- Vorgegebener Text
Quälgeist im Ohr |
Einen gewissen Stellenwert haben Arzneimittel beim Tinnitus leitliniengemäß dann aber doch: Zur Behandlung von häufigen Komorbiditäten wie Angststörungen und Depressionen, so die Autoren, können Psychopharmaka wie Antidepressiva durchaus indiziert sein und einen wichtigen Therapiebaustein darstellen (3).
Auch bei einer ausgeprägten Schlafstörung kann eine Pharmakotherapie überbrückend hilfreich sein. Rudolph rät hier zu Phytopharmaka, die beispielsweise Baldrian und/oder Hopfen enthalten. Auch für Melatonin gibt es Hinweise, dass es insbesondere bei einer gleichzeitig bestehenden Schlafstörung hilfreich sein könnte (3, 20–21).

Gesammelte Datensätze
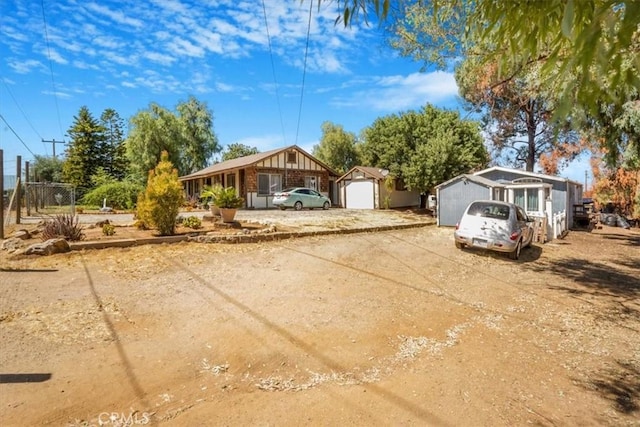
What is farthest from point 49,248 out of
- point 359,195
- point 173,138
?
point 173,138

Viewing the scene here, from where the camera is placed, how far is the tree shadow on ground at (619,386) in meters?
3.67

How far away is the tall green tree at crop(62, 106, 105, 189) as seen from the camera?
40.3 meters

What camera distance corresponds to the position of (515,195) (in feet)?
55.4

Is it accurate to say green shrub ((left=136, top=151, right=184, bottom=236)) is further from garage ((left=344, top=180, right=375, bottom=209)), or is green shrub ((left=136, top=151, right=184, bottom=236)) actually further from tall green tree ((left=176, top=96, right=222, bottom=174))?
tall green tree ((left=176, top=96, right=222, bottom=174))

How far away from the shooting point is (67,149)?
150 ft

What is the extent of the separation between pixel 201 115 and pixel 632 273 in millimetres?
40404

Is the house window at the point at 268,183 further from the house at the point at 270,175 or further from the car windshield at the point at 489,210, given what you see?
the car windshield at the point at 489,210

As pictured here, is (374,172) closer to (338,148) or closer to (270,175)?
(270,175)

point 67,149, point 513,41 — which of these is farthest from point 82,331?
point 67,149

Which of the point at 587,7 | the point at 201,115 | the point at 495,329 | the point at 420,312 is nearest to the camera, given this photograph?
the point at 587,7

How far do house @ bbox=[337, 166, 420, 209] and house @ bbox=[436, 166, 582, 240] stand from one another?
10.2 metres

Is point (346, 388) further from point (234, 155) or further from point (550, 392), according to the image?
point (234, 155)

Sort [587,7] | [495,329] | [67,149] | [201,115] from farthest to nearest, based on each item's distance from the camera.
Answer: [67,149] < [201,115] < [495,329] < [587,7]

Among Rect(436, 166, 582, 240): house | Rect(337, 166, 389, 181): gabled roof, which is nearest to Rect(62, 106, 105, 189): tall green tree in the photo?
Rect(337, 166, 389, 181): gabled roof
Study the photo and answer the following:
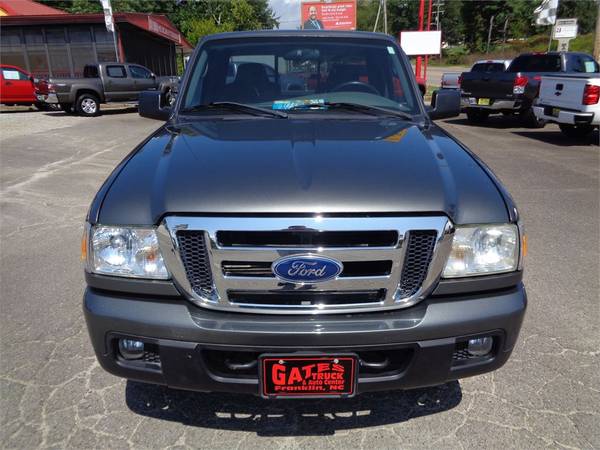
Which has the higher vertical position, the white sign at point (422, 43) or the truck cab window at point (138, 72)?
the white sign at point (422, 43)

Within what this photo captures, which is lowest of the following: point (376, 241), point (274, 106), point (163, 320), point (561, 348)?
point (561, 348)

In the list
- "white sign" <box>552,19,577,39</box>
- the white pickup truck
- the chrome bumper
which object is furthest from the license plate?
"white sign" <box>552,19,577,39</box>

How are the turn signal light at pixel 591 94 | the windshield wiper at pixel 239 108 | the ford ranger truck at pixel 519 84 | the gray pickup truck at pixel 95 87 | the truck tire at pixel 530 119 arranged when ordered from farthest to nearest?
the gray pickup truck at pixel 95 87 < the truck tire at pixel 530 119 < the ford ranger truck at pixel 519 84 < the turn signal light at pixel 591 94 < the windshield wiper at pixel 239 108

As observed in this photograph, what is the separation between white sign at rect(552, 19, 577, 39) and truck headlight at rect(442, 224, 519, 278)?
15.9 meters

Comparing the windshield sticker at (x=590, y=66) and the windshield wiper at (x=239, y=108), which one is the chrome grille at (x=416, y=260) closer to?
the windshield wiper at (x=239, y=108)

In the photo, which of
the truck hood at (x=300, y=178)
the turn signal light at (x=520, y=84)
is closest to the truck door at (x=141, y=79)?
the turn signal light at (x=520, y=84)

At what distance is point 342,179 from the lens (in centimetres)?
191

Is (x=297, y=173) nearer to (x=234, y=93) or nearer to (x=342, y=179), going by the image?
(x=342, y=179)

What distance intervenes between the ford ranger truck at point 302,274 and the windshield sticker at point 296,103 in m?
0.93

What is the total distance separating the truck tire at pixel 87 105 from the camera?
16.2 metres

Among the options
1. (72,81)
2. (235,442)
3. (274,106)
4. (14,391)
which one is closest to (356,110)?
(274,106)

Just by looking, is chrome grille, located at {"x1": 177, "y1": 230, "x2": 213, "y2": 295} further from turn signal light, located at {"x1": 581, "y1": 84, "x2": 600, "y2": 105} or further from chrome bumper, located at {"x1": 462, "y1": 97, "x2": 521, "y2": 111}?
chrome bumper, located at {"x1": 462, "y1": 97, "x2": 521, "y2": 111}

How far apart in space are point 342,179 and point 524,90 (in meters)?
11.9

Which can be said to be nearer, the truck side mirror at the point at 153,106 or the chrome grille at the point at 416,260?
the chrome grille at the point at 416,260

- Aufgaben
(a) Schreiben Sie den Text über Tinnitus von „Quälgeist im Ohr“ bis einschließlich „könnte (3, 20–21).“ neu. Ersetzen Sie dabei „Phytopharmaka“ durch „pflanzlichen Arzneimitteln“.
(b) Führen Sie den Text über die Arzneimitteltherapie bei Tinnitus nach seinem letzten Satz weiter.
Die Datensätze sind eigenständiges Material und gehören nicht zum Text.

- Lösungen
(a)
Quälgeist im Ohr |
Einen gewissen Stellenwert haben Arzneimittel beim Tinnitus leitliniengemäß dann aber doch: Zur Behandlung von häufigen Komorbiditäten wie Angststörungen und Depressionen, so die Autoren, können Psychopharmaka wie Antidepressiva durchaus indiziert sein und einen wichtigen Therapiebaustein darstellen (3).
Auch bei einer ausgeprägten Schlafstörung kann eine Pharmakotherapie überbrückend hilfreich sein. Rudolph rät hier zu pflanzlichen Arzneimitteln, die beispielsweise Baldrian und/oder Hopfen enthalten. Auch für Melatonin gibt es Hinweise, dass es insbesondere bei einer gleichzeitig bestehenden Schlafstörung hilfreich sein könnte (3, 20–21).

(b)
Ansonsten lasse sich auch für verschiedene Nahrungsergänzungsmittel (NEM) kein Nutzen belegen. So stellten die Leitlinienautoren nach Prüfung der Studienlage fest, dass sowohl für zahlreiche Vitamine und Mineralien als auch für Lipoflavonoide, Knoblauch, homöopathische Präparate oder Produkte der traditionellen chinesisch-koreanischen Kräutermedizin beziehungsweise Honigbienenlarven kein Wirksamkeitsnachweis bei Tinnitus vorliegt (3).
Bei einem Hörverlust kann die Versorgung mit Hörgeräten Erleichterung schaffen, da der Tinnitus aufgrund überdeckender Außengeräusche weniger wahrgenommen wird. / Foto: Adobe Stock/Alexander Raths
Fest stehe jedoch, dass bei einer Hörschädigung eine adäquate Hörhilfe Erleichterung verschaffen kann. Betroffene nehmen den Tinnitus dann weniger stark wahr, da sie wieder mehr überdeckende Außengeräusche hören.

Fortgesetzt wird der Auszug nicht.